= TASK DIRECTIONS =
Could you turn every line of the data below into a JSON list of strings, one string per line, leaving out blank lines?

Data listing
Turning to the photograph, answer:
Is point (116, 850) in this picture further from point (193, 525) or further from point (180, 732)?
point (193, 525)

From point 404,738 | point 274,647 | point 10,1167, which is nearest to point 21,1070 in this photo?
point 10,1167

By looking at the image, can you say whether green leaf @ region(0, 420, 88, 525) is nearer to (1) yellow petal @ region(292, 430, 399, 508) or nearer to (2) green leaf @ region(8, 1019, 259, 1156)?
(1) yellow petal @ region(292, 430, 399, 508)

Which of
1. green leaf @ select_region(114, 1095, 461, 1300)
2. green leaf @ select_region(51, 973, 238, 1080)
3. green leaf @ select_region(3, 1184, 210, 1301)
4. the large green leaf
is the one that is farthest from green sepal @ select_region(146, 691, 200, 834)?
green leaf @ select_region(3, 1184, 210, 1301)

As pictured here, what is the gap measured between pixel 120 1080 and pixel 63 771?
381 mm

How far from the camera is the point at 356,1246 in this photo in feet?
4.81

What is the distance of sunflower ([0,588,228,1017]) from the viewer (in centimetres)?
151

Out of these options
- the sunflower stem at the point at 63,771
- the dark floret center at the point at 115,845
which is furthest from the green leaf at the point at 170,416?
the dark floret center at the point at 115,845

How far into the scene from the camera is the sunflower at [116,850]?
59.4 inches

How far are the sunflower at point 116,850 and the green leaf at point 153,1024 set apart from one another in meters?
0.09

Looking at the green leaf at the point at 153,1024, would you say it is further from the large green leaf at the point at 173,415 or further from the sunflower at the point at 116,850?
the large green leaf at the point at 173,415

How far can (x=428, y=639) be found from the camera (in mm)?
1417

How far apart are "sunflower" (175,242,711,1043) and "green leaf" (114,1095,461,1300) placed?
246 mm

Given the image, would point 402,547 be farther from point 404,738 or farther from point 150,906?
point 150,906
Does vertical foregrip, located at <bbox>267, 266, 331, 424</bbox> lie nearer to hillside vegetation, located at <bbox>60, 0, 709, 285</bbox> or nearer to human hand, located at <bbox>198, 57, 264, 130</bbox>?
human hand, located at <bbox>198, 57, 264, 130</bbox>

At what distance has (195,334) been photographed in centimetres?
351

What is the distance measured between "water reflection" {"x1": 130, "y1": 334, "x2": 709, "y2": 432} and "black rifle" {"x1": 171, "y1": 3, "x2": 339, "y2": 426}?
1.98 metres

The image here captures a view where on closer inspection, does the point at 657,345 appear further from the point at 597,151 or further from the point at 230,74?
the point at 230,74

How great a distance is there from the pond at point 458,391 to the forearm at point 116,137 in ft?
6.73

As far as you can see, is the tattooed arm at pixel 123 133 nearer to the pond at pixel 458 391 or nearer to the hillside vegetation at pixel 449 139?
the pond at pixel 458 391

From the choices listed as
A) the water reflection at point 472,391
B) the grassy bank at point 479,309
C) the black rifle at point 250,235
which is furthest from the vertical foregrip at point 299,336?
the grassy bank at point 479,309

= REPLY TO THE TASK =
[
  "Turning to the photograph, answer:",
  "Is point (116, 850) in this picture further from point (193, 525) or further from point (180, 732)?",
  "point (193, 525)",
  "From point 404,738 | point 274,647 | point 10,1167, which is nearest to point 21,1070 in this photo?",
  "point 10,1167",
  "By looking at the image, can you say whether green leaf @ region(0, 420, 88, 525) is nearer to (1) yellow petal @ region(292, 430, 399, 508) or nearer to (2) green leaf @ region(8, 1019, 259, 1156)?",
  "(1) yellow petal @ region(292, 430, 399, 508)",
  "Which of",
  "1. green leaf @ select_region(114, 1095, 461, 1300)",
  "2. green leaf @ select_region(51, 973, 238, 1080)",
  "3. green leaf @ select_region(3, 1184, 210, 1301)",
  "4. the large green leaf",
  "is the one that is farthest from green sepal @ select_region(146, 691, 200, 834)?",
  "green leaf @ select_region(3, 1184, 210, 1301)",
  "As pictured here, what is the gap measured between pixel 120 1080 and pixel 63 771?",
  "381 mm",
  "How far from the camera is the point at 356,1246 in this photo in feet?",
  "4.81",
  "What is the distance of sunflower ([0,588,228,1017]) from the viewer (in centimetres)?",
  "151",
  "Out of these options",
  "- the sunflower stem at the point at 63,771",
  "- the dark floret center at the point at 115,845",
  "which is furthest from the green leaf at the point at 170,416?",
  "the dark floret center at the point at 115,845",
  "How far into the scene from the camera is the sunflower at [116,850]?",
  "59.4 inches",
  "How far are the sunflower at point 116,850 and the green leaf at point 153,1024 set apart from one another in meters?",
  "0.09",
  "Looking at the green leaf at the point at 153,1024, would you say it is further from the large green leaf at the point at 173,415 or further from the sunflower at the point at 116,850?",
  "the large green leaf at the point at 173,415",
  "How far can (x=428, y=639) be found from the camera (in mm)?",
  "1417",
  "How far apart are \"sunflower\" (175,242,711,1043) and \"green leaf\" (114,1095,461,1300) placed?",
  "246 mm",
  "Given the image, would point 402,547 be farther from point 404,738 or farther from point 150,906?",
  "point 150,906",
  "Does vertical foregrip, located at <bbox>267, 266, 331, 424</bbox> lie nearer to hillside vegetation, located at <bbox>60, 0, 709, 285</bbox> or nearer to human hand, located at <bbox>198, 57, 264, 130</bbox>?",
  "human hand, located at <bbox>198, 57, 264, 130</bbox>",
  "At what distance has (195,334) been photographed in centimetres?",
  "351",
  "What is the distance measured between \"water reflection\" {\"x1\": 130, \"y1\": 334, \"x2\": 709, \"y2\": 432} and \"black rifle\" {\"x1\": 171, \"y1\": 3, \"x2\": 339, \"y2\": 426}?",
  "1.98 metres",
  "The image here captures a view where on closer inspection, does the point at 657,345 appear further from the point at 597,151 or further from the point at 230,74?",
  "the point at 230,74",
  "How great a distance is there from the pond at point 458,391 to the forearm at point 116,137 in ft?",
  "6.73",
  "As far as you can see, is the tattooed arm at pixel 123 133 nearer to the pond at pixel 458 391 or nearer to the hillside vegetation at pixel 449 139?",
  "the pond at pixel 458 391",
  "From the choices listed as",
  "A) the water reflection at point 472,391",
  "B) the grassy bank at point 479,309",
  "C) the black rifle at point 250,235",
  "which is furthest from the vertical foregrip at point 299,336?",
  "the grassy bank at point 479,309"
]